The euro was recently trading at $1.3315, a fresh 20-month high and up from $1.3244 late Thursday. The dollar was also losing against the yen, with one dollar buying 115.293 yen, vs. 115.75 yen previously.
Friday's dollar decline was in part brought on by a weak Institute for Supply Management index, which fell to 49.5 in November, vs. consensus expectations of 52 and an October reading of 51.2. The fall suggests contraction in the manufacturing sector.
Elsewhere, the Economic Cycle Research Institute provided a strangely bright note, on the back of a week of dour data. The ECRI's Weekly Leading Index logged a 1.5% uptick for the period ending November 24, marking the fourth-straight week of increases. The indicator rose 1.4% in the prior increase.
Although a string of four data points is hardly conclusive, sustained increases in the WLI could point to a stronger economy in 2007, which may reverse the dollar's decline.
Back in the futures trading pits, at least one observer seems concerned that the dollar-driven surge in bullion hasn't induced some of gold's traditional buyers to participate.
The climb "was almost entirely dollar-induced," writes Jon Nadler, an analyst at Montreal-based bullion dealer, Kitco. "We still wish we had seen added bullishness on the part of jewelry buyers and private investors as a component of this rally."
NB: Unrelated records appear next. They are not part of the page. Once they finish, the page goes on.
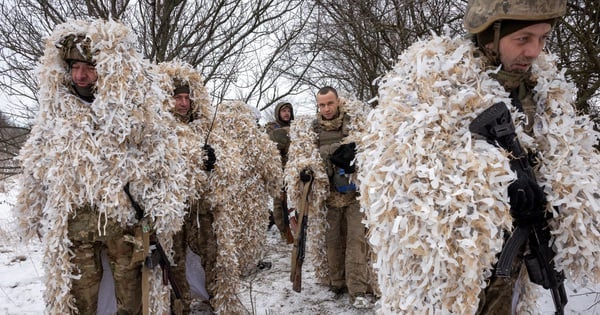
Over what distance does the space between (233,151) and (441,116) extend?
9.24 ft

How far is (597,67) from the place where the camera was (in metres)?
3.13

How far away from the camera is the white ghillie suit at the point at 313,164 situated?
4449 mm

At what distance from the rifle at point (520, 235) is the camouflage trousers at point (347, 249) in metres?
2.44

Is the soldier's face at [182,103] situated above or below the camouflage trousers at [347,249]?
above

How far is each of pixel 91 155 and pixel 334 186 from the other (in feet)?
8.30

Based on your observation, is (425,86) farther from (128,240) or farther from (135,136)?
(128,240)

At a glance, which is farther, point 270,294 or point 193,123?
point 270,294

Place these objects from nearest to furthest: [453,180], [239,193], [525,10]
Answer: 1. [453,180]
2. [525,10]
3. [239,193]

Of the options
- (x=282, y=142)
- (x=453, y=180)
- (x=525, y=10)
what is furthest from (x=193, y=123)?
(x=282, y=142)

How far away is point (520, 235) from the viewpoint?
187cm

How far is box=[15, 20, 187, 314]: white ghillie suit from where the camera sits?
2.73 metres

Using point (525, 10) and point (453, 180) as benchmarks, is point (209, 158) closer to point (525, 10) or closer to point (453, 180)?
point (453, 180)

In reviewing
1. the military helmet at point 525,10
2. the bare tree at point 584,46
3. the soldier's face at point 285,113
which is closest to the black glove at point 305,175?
the bare tree at point 584,46

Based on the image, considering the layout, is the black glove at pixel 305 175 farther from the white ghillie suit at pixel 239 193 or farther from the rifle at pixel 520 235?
the rifle at pixel 520 235
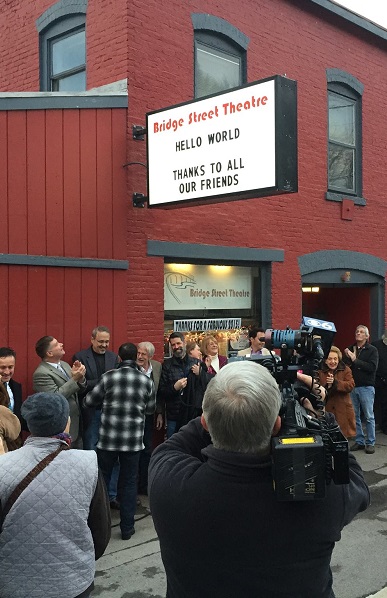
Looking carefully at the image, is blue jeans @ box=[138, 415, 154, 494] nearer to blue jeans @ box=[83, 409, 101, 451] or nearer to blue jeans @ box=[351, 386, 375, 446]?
blue jeans @ box=[83, 409, 101, 451]

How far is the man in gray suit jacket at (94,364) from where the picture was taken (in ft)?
22.9

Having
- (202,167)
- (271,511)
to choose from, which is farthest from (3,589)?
(202,167)

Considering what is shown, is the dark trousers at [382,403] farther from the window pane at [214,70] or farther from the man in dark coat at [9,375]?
the man in dark coat at [9,375]

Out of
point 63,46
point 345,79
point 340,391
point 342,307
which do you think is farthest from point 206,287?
point 345,79

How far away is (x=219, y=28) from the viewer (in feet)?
29.5

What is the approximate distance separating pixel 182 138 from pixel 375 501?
457 centimetres

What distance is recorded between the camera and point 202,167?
6.80 meters

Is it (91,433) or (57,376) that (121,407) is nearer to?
(57,376)

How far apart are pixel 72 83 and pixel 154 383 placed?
4.68 meters

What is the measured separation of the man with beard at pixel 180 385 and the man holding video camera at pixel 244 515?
5.14 metres

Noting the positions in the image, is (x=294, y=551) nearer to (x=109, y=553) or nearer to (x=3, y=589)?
(x=3, y=589)

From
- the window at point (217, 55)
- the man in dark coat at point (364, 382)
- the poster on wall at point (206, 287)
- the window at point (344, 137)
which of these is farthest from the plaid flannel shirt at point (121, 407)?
the window at point (344, 137)

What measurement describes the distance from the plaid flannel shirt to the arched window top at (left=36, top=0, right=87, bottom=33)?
535 centimetres

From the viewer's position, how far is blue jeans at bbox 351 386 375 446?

On the technical analysis side, Pasedena Calif.-based MarketVane says the Bullish Consensus for gold rose to 69% bullish from 66% earlier in the week. That's a hair below overbought territory, which starts at 70%.
"It's not extremely overbought and with the uptrend being somewhat stable that's positive for the longer term," says Rich Ishida, president of MarketVane. He adds that the pattern of higher highs and higher lows is positive for a continued upward trend.
Ishida says the next resistance level is at $675, and says the price could hit $700 by year-end.
Among the miners,
Freeport McMoRan Copper & Gold
received a nod from technical analyst John Roque at Natexis Bleichroeder in New York. He's targeting a $97 a share, vs. the current price of about $61.
Roque notes that momentum is accelerating, but Freeport's stock, recently off 1.7%, is "not overbought" yet.
The weaker bullion price was weighing down on the Philadelphia Gold and Silver Index, recently off 1.3%.
In base metals, March delivery copper contracts eased off, closing down 2.35 cents at $3.172 a pound on the Comex.